Under the right conditions, however, dark matter can be coaxed to interact with either itself or with normal matter, dependent on its nature. If dark matter is made up of WIMPs (weakly interacting massive particles), then it has an annihilation cross section with itself and a scattering cross section with protons and neutrons that may render it sensitive to detectors. If instead, it’s made up of very light, low-mass particles known as axions, it may couple to photons under the right conditions. One of the experiments designed to search for axions is known as ADMX: the axion dark matter experiment. In 1983, physicist Pierre Sikivie invented the axion haloscope, which takes advantage of the fact that the axion-photon coupling can be amplified, with the right parameters, inside an electromagnetic cavity. Twelve years later, ADMX grew out of that research, and scientists have been searching for the axion ever since using that method.

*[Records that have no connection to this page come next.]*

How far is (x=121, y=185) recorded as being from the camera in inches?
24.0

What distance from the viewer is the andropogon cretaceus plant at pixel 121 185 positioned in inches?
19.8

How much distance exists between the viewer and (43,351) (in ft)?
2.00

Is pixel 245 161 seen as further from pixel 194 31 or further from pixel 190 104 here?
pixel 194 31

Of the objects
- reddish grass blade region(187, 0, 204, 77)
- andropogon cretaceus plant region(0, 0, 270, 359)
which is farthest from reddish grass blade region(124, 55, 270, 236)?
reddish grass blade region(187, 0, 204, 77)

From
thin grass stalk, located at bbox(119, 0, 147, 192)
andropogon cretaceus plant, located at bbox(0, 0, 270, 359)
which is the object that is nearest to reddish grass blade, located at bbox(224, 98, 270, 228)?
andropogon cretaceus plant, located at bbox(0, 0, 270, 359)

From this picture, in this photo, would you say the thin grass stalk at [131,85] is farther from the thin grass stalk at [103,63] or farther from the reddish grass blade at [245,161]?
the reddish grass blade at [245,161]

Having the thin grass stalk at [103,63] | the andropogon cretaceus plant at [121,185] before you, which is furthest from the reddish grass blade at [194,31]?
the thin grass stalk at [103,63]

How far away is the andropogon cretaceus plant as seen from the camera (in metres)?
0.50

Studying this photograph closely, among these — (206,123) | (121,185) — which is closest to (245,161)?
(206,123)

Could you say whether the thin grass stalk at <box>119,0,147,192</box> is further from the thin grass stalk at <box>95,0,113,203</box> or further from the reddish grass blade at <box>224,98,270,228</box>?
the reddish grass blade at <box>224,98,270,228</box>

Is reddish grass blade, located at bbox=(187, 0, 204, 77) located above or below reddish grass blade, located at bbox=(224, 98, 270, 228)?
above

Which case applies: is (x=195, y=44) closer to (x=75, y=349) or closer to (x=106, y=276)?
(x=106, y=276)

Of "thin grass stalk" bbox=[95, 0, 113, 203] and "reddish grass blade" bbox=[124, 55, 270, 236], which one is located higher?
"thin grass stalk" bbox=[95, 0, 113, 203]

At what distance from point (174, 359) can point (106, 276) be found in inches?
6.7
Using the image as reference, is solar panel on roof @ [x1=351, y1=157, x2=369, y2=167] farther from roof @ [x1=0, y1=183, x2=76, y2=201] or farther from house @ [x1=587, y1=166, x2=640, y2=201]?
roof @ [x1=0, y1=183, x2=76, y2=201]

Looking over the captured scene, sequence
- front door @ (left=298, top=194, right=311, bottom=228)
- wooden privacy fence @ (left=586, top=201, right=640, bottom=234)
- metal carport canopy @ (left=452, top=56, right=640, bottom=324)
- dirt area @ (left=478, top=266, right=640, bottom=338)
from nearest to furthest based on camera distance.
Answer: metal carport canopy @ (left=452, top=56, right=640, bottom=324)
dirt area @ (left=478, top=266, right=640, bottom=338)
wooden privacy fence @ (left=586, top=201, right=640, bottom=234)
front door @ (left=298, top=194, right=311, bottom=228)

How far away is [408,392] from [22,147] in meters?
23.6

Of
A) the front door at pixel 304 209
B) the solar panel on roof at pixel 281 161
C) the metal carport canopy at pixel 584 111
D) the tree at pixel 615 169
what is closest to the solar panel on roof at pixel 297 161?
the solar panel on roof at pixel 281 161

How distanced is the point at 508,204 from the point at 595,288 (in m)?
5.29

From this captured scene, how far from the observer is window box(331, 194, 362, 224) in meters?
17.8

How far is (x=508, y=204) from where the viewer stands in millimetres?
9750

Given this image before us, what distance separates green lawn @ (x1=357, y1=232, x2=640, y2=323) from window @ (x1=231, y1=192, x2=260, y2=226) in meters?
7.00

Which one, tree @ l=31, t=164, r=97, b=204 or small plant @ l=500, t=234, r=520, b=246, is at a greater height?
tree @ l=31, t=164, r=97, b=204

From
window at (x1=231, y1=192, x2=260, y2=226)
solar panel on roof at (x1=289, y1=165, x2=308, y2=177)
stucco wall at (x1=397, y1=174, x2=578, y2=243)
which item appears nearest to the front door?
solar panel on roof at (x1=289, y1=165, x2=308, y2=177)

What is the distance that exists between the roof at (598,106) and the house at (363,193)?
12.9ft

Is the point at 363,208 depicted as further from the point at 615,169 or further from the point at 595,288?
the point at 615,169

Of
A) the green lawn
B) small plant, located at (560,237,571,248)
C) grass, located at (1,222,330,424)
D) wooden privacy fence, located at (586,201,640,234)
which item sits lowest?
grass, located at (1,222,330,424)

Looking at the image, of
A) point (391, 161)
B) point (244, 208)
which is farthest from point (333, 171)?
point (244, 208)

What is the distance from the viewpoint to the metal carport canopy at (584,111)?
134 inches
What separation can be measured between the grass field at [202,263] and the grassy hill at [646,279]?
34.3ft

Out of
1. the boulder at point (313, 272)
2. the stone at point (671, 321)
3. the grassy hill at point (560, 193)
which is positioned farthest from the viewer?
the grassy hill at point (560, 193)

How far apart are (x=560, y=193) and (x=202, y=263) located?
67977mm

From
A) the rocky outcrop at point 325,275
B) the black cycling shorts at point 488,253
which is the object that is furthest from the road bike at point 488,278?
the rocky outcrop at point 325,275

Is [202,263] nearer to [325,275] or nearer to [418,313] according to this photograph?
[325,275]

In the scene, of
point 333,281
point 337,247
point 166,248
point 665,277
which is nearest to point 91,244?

To date, unfortunately, searches have come up empty. It’s possible that axions do not exist or, if they do, are not the dark matter, but it’s also possible that they simply exist with different parameters than what ADMX is sensitive to. It’s possible that a different electromagnetic cavity, with different properties, would enable interactions with axions. It’s possible that photon-axion interactions could take place, and that a cavity with the right properties could cause photons to scatter off of axions in a preferred direction. It might not seem likely, but it is conceivable that the EMdrive is such a cavity.